__Problem statement__.
Rewrite the data from the line containing "Of the given items" through the line containing "D) bowl of strawberry", inclusive, changing "white wall" to "gray wall" and keeping everything else as it is.
:: Given entries
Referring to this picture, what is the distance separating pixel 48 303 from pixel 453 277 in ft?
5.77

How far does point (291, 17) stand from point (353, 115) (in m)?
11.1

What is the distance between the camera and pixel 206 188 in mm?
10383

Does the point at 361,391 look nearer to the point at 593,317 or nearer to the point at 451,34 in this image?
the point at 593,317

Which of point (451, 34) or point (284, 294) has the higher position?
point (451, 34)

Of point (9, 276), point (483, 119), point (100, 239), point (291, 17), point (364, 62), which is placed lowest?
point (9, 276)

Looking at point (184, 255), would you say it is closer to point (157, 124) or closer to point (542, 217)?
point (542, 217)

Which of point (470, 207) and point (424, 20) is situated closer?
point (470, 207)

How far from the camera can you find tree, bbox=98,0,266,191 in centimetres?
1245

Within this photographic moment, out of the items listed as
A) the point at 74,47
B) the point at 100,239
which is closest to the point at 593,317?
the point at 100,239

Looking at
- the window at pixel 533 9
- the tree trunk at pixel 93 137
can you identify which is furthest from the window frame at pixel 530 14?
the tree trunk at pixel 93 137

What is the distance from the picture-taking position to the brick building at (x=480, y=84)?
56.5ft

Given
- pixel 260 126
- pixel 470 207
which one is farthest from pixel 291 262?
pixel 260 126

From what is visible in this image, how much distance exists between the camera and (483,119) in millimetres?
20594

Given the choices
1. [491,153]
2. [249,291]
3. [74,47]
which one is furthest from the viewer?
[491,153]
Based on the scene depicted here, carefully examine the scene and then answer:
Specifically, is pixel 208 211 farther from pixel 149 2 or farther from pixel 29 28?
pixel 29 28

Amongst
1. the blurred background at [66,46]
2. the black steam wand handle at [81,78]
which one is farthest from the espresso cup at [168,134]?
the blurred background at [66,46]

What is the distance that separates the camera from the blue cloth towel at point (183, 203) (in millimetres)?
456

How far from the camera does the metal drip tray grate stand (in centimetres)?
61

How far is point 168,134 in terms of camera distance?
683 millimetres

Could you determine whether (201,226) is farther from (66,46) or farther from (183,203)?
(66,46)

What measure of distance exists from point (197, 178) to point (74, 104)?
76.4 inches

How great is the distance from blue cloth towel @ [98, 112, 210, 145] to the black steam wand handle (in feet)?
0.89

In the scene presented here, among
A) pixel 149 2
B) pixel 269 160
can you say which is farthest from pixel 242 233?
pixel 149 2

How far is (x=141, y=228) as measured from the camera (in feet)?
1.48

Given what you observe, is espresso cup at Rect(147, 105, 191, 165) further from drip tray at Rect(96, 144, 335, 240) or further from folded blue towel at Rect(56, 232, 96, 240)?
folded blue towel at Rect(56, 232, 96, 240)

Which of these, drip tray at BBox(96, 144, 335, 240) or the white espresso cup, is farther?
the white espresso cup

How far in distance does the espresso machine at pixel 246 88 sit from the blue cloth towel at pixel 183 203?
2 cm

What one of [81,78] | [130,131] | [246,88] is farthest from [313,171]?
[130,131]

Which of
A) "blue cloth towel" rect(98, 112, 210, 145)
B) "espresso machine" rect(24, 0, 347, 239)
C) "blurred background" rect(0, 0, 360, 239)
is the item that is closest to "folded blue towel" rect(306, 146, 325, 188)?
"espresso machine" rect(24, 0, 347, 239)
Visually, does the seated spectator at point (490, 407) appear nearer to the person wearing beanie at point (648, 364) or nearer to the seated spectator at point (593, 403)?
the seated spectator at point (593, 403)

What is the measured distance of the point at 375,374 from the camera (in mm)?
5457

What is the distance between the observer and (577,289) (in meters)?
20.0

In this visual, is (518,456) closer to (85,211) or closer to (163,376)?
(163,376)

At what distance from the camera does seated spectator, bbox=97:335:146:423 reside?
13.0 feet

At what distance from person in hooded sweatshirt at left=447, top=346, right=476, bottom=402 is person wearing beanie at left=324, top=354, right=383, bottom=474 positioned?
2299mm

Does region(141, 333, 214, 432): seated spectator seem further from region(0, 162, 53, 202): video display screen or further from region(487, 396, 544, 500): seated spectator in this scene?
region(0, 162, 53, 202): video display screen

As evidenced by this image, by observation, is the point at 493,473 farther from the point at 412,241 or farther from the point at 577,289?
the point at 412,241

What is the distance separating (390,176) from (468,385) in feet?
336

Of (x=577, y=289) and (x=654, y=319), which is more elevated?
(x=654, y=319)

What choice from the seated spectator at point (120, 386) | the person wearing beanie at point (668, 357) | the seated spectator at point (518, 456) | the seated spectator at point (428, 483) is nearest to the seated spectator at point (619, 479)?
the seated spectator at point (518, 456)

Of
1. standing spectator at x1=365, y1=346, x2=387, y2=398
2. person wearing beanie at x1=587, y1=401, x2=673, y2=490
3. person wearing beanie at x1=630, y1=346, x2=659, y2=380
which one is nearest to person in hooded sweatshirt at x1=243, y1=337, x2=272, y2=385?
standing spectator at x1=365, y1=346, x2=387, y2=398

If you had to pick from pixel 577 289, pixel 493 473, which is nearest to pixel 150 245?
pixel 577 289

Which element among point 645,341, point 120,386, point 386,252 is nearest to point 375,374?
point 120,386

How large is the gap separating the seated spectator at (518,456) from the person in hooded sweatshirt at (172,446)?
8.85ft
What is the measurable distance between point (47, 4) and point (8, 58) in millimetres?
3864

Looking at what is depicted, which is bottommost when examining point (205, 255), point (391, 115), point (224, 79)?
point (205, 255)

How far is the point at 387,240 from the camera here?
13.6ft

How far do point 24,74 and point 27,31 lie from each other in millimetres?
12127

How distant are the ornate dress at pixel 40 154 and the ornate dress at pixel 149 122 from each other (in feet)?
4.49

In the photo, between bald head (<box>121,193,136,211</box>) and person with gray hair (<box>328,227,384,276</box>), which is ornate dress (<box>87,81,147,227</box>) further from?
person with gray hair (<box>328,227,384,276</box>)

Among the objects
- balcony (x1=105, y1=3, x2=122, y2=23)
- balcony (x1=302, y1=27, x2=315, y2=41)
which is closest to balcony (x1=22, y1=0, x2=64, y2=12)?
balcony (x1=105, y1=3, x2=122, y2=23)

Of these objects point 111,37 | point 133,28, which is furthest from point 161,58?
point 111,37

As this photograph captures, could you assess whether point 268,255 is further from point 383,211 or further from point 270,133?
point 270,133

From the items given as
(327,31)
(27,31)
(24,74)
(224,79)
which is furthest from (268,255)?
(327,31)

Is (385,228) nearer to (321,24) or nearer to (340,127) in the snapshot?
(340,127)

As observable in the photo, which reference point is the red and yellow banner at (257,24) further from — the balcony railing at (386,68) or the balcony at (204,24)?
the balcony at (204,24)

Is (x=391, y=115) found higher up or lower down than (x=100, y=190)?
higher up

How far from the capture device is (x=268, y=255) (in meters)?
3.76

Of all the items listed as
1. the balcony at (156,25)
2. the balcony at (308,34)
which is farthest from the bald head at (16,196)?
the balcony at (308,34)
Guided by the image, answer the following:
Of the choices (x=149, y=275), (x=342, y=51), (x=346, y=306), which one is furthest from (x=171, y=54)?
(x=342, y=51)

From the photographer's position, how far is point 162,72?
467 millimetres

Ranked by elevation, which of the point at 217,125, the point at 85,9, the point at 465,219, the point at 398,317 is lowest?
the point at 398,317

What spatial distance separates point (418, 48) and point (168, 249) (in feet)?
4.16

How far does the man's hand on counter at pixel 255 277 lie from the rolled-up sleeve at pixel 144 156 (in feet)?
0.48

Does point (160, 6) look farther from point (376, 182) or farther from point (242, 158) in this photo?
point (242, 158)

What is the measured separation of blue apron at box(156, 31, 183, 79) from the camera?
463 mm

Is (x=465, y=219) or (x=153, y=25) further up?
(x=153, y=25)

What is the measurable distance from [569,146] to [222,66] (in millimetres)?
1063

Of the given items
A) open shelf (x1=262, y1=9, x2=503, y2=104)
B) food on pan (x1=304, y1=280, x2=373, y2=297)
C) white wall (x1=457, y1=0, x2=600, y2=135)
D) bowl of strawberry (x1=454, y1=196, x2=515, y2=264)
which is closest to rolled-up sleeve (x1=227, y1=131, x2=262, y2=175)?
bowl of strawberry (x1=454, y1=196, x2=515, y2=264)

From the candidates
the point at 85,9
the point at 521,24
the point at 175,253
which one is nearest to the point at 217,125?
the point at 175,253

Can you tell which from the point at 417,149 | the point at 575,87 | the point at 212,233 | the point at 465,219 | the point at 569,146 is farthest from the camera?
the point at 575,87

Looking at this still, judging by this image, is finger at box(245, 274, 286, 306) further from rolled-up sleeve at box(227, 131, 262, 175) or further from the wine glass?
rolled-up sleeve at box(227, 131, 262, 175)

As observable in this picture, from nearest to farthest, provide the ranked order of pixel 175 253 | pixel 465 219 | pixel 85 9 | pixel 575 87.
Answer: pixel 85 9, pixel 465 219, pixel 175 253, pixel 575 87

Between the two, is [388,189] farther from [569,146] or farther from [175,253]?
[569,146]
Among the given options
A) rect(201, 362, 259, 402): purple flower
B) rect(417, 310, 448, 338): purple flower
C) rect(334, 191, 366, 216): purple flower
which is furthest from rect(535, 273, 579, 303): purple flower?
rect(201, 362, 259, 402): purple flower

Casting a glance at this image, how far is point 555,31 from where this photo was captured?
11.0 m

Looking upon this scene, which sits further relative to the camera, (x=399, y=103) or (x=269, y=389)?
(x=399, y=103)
::::
__Solution for this problem__.
Of the given items
A) open shelf (x1=262, y1=9, x2=503, y2=104)
B) food on pan (x1=304, y1=280, x2=373, y2=297)
C) gray wall (x1=457, y1=0, x2=600, y2=135)
D) bowl of strawberry (x1=454, y1=196, x2=515, y2=264)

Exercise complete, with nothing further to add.